Hoe D66 het CDA digitaal versloeg
2 april 2021
Abel van de Sluis
Student minor Journalistiek en Nieuwe Media 2020/2021 Bachelorstudent Politicologie

Bij de vorige Tweede Kamerverkiezingen was Forum voor Democratie zeer vernieuwend door sterk in te zetten op online advertenties. Dit jaar waren er, mede doordat het coronavirus een fysieke campagne bemoeilijkte, veel meer partijen die geld uitgaven aan digitale zichtbaarheid. Met name CDA en D66 vielen hiermee op, maar boekten wisselend succes. Hoe worden online advertenties ingezet en hoe effectief zijn ze?

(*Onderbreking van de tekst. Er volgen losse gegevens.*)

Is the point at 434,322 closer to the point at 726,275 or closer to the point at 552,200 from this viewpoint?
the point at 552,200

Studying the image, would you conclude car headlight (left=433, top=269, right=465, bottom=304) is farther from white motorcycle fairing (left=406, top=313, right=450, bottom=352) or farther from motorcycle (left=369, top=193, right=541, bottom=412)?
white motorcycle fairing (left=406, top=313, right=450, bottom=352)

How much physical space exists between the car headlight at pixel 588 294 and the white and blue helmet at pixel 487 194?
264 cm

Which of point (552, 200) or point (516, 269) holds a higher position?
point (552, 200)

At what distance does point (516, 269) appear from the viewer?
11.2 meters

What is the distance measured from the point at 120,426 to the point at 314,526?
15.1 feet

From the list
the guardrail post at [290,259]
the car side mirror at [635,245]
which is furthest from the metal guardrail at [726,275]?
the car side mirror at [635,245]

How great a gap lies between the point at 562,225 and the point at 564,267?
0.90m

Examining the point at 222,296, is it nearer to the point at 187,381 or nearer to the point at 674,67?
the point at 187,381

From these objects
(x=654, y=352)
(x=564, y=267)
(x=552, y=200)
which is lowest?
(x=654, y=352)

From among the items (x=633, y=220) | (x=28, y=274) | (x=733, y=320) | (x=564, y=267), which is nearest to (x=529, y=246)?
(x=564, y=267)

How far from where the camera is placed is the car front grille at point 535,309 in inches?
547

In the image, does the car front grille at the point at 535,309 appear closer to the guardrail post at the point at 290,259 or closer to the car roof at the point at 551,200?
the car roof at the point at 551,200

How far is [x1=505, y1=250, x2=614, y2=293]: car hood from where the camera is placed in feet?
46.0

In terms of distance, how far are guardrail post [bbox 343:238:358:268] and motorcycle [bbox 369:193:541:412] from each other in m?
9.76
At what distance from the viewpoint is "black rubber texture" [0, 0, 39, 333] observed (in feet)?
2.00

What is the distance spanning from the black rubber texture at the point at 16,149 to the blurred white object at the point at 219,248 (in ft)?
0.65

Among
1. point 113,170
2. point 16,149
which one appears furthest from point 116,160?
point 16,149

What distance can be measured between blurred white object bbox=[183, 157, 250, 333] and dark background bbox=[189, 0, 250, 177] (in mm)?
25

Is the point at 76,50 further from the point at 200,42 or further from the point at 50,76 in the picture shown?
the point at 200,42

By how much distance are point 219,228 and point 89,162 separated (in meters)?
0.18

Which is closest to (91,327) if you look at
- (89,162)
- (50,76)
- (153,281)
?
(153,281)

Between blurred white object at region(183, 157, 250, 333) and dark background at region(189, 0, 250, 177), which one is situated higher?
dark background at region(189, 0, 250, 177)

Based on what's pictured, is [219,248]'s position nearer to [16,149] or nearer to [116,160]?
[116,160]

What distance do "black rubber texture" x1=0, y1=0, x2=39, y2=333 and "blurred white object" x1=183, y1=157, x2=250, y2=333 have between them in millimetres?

Vanaf eind augustus 2020 tot 11 maart 2021, enkele dagen voordat de stembussen openden, gaf D66 472.556 euro uit aan online advertenties. Het CDA besteedde tot dan toe 442.759 euro, waarmee deze partijen ferm boven de andere uitstaken. Forum voor Democratie, VVD, GroenLinks, PvdA en de SP volgden met uitgaven van 100.000 tot 180.000 euro. De rest van de partijen gaf nog geen 50.000 euro uit. Het CDA adverteerde met name via Facebook; in februari gaven de christendemocraten 251.579 euro uit aan advertenties op dit medium, ruim drieënhalf keer zoveel als D66. D66 adverteerde vooral via Google, waarmee ze de kiezer op allerlei websites kon bereiken.

Hypertargeten

De resultaten waren echter wisselend: terwijl D66 vijf zetels won, verloor het CDA er vier. ‘Het is moeilijk te zeggen wat het effect van online advertenties precies is’, zegt NRC-datajournalist Rik Wassens. Jeroen Wijnen, die voor Follow The Money onderzoek deed naar digitale advertenties van politieke partijen, bevestigt dat. ‘Hypertargeten kan veel effect hebben. Dat houdt in dat je kiezers losweekt van een partij door in te spelen op een standpunt van die partij waar ze het niet mee eens zijn. Maar zulke gedetailleerde gegevens heb je vaak niet.’ 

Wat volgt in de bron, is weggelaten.